76 Ainsi, les tribunaux devront mesurer la gravité du préjudice pour les parties visées dans l’éventualité d’une suspension de la règle de confidentialité, ainsi que les avantages découlant de celle-ci. Dans les cas où le préjudice subi par la partie qui a communiqué l’information paraît peu significatif et où l’avantage qu’en retirera la partie adverse semble important, le tribunal sera justifié d’accorder l’autorisation d’utiliser l’information. Avant d’employer l’information, la partie concernée devra cependant présenter une demande à cette fin. Cette dernière précisera les buts de l’utilisation et les motifs qui la justifient et sera ensuite débattue contradictoirement. Le tribunal pèsera l’intérêt supérieur de la justice à l’utilisation de l’information dans les relations entre les parties, et le cas échéant, à l’égard des tiers, par rapport au droit de tenir l’information confidentielle. Des facteurs multiples qu’on ne saurait énumérer exhaustivement, seront alors pris en compte. La communication de parties ou de la totalité d’un interrogatoire ou des pièces produites à l’occasion de celui-ci pourra ainsi être acceptée, dans des cas où un intérêt important pour la justice ou les parties sera en jeu. Tel pourrait être le cas, par exemple, lorsqu’il s’agirait de démontrer dans un autre procès qu’un témoin a donné des versions contradictoires d’un même fait. (À titre comparatif, voir Wirth Ltd. c. Acadia Pipe & Supply Corp. (1991), 79 Alta. L.R. (2d) 345 (B.R.).)

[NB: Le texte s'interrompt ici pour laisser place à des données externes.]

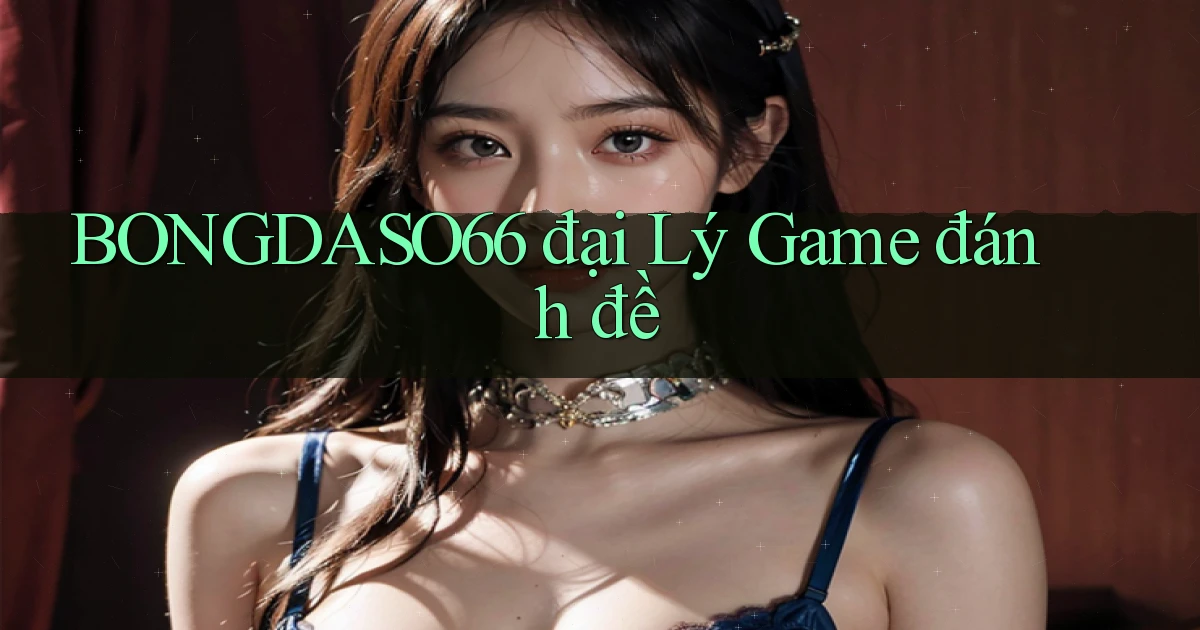 bongdaso66  đại lý game đánh đề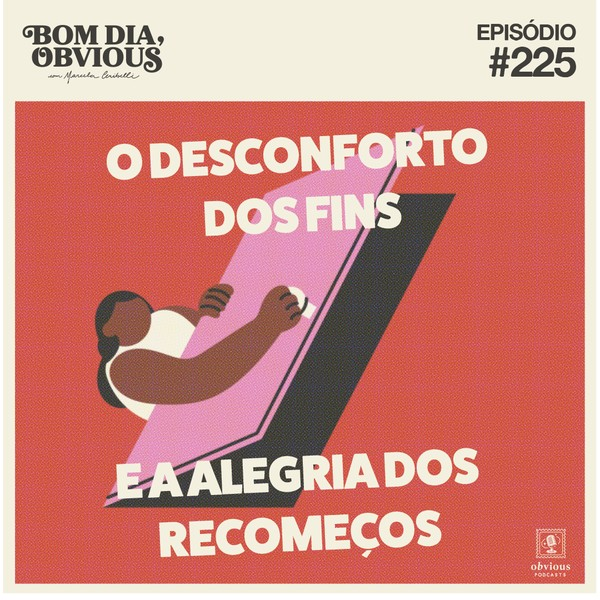 #225/o desconforto dos fins e a alegria dos recomeços, com Iane Ventura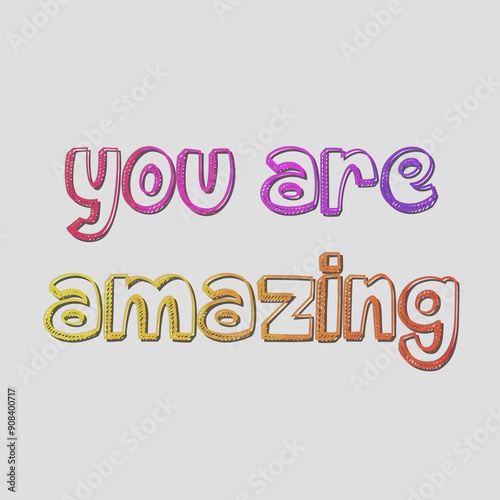 A best words, “You are amazing” isolated on grey background.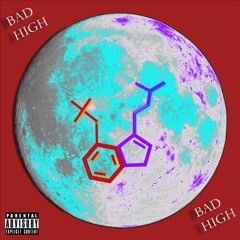 BAD HIGH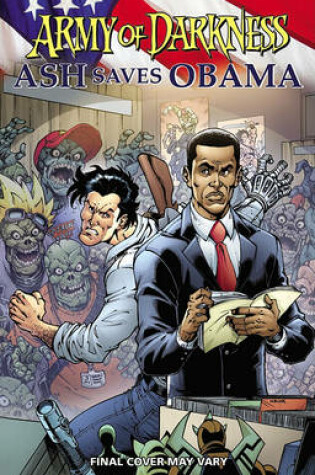 Cover of Army of Darkness: Ash Saves Obama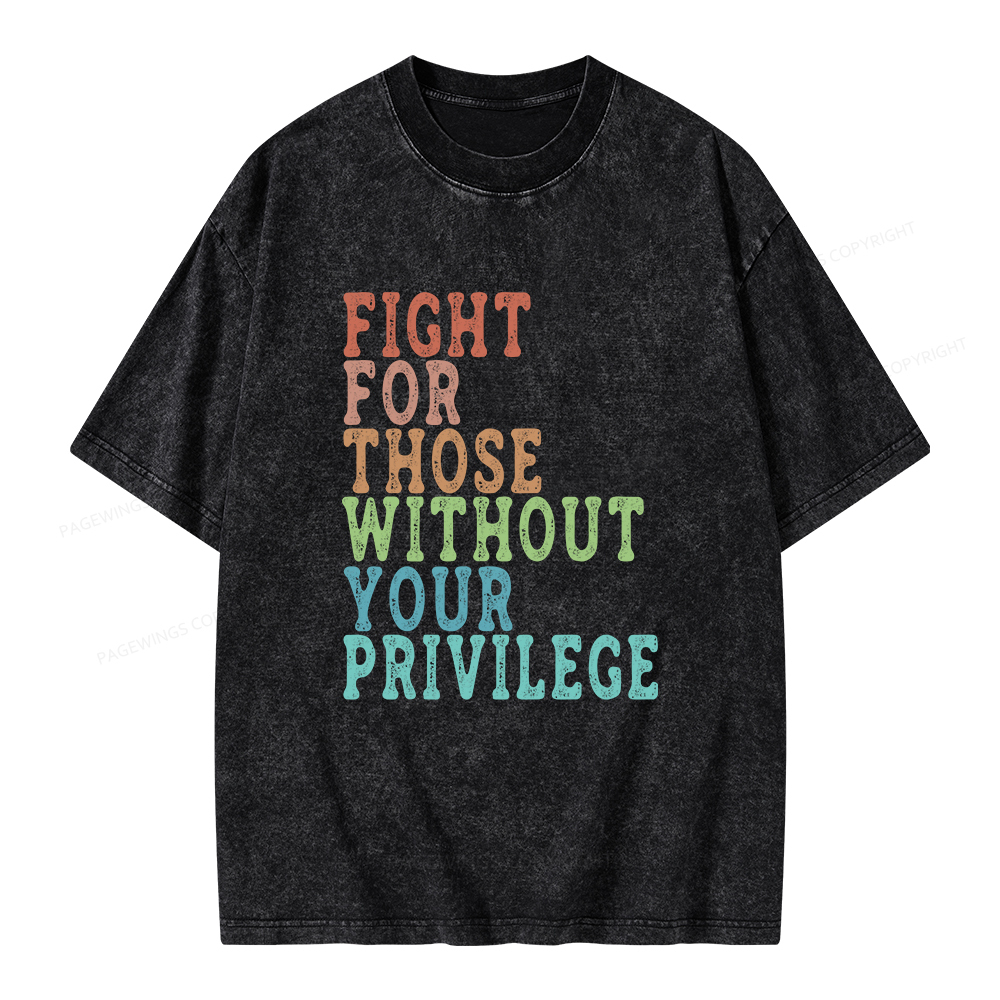Pagewings Fight For Those Without Your Privilege Unisex Washed T-shirt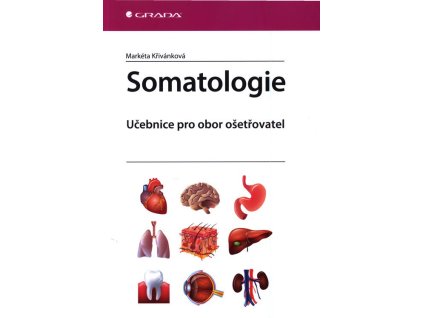 Somatologie - Učebnice pro obor ošetřovatel  Somatologie - Učebnice pro obor ošetřovatel   -  Markéta Křivánková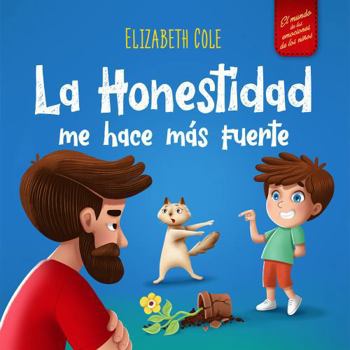 Hardcover La Honestidad me hace más Fuerte: Libro infantil Sobre la Deshonestidad, Decir la Verdad y Construir Confianza Cuentos para niños Serie de Libros de C [Spanish] Book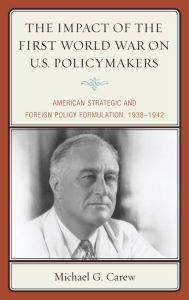 Title: The Impact of the First World War on U.S. Policymakers: American Strategic and Foreign Policy Formulation, 1938-1942, Author: Michael G. Carew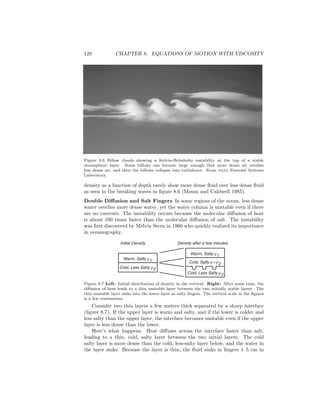 128 CHAPTER 8. EQUATIONS OF MOTION WITH VISCOSITY
Figure 8.6 Billow clouds showing a Kelvin-Helmholtz instability at the top of a stable
atmospheric layer. Some billows can become large enough that more dense air overlies
less dense air, and then the billows collapse into turbulence. From noaa Forecast Systems
Laboratory.
density as a function of depth rarely show more dense ﬂuid over less dense ﬂuid
as seen in the breaking waves in ﬁgure 8.6 (Moum and Caldwell 1985).
Double Diﬀusion and Salt Fingers In some regions of the ocean, less dense
water overlies more dense water, yet the water column is unstable even if there
are no currents. The instability occurs because the molecular diﬀusion of heat
is about 100 times faster than the molecular diﬀusion of salt. The instability
was ﬁrst discovered by Melvin Stern in 1960 who quickly realized its importance
in oceanography.
Warm, Salty r1
Cold, Less Salty r2
Warm, Salty r1
Cold, Salty r>r2
Cold, Less Salty r2
Initial Density Density after a few minutes
Figure 8.7 Left: Initial distribution of density in the vertical. Right: After some time, the
diﬀusion of heat leads to a thin unstable layer between the two initially stable layers. The
thin unstable layer sinks into the lower layer as salty ﬁngers. The vertical scale in the ﬁgures
is a few centimeters.
Consider two thin layers a few meters thick separated by a sharp interface
(ﬁgure 8.7). If the upper layer is warm and salty, and if the lower is colder and
less salty than the upper layer, the interface becomes unstable even if the upper
layer is less dense than the lower.
Here’s what happens. Heat diﬀuses across the interface faster than salt,
leading to a thin, cold, salty layer between the two initial layers. The cold
salty layer is more dense than the cold, less-salty layer below, and the water in
the layer sinks. Because the layer is thin, the ﬂuid sinks in ﬁngers 1–5 cm in
 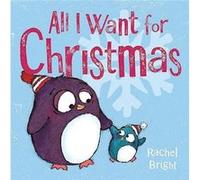 All I Want For Christmas by Rachel Bright Inconnu (Auteur)
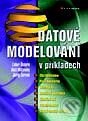 Datové modelování v příkladech - Ľubor Šešera, Aleš Mičovský, Juraj Červeň, Grada, 2001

77 Par ailleurs, la règle de confidentialité ne s’appliquera qu’à l’égard des informations obtenues uniquement par cet interrogatoire et qui ne sont pas autrement accessibles au public. Si elles sont disponibles au public par d’autres sources, on ne peut imposer à une partie le fardeau d’une demande d’autorisation au tribunal avant de les utiliser, parce qu’elles ont aussi été communiquées au cours d’un interrogatoire préalable. L’obligation de confidentialité ne s’applique qu’aux informations qui seraient demeurées confidentielles, en l’absence de l’interrogatoire préalable.
V. Conclusion
78 Ainsi, une règle implicite de confidentialité au cours d’un interrogatoire préalable se dégage en droit processuel québécois de l’évolution des institutions de la procédure civile et des principes de protection de la vie privée. Cette règle de confidentialité, analogue dans ses effets aux mécanismes juridiques créés par la common law, peut être reconnue au Québec, conformément aux techniques d’une analyse civiliste, à partir des principes fondamentaux qui structurent le droit civil et la procédure judiciaire. Je rejette donc l’appel et confirme l’arrêt de la Cour d’appel, avec dépens en faveur de l’intimée.
Pourvoi rejeté avec dépens.
Procureurs des appelantes : Fraser, Milner, Casgrain, Montréal.
Procureurs de l’intimée : Woods & Partners, Montréal.
Procureurs des intervenantes : Gowling, Lafleur, Henderson, Montréal.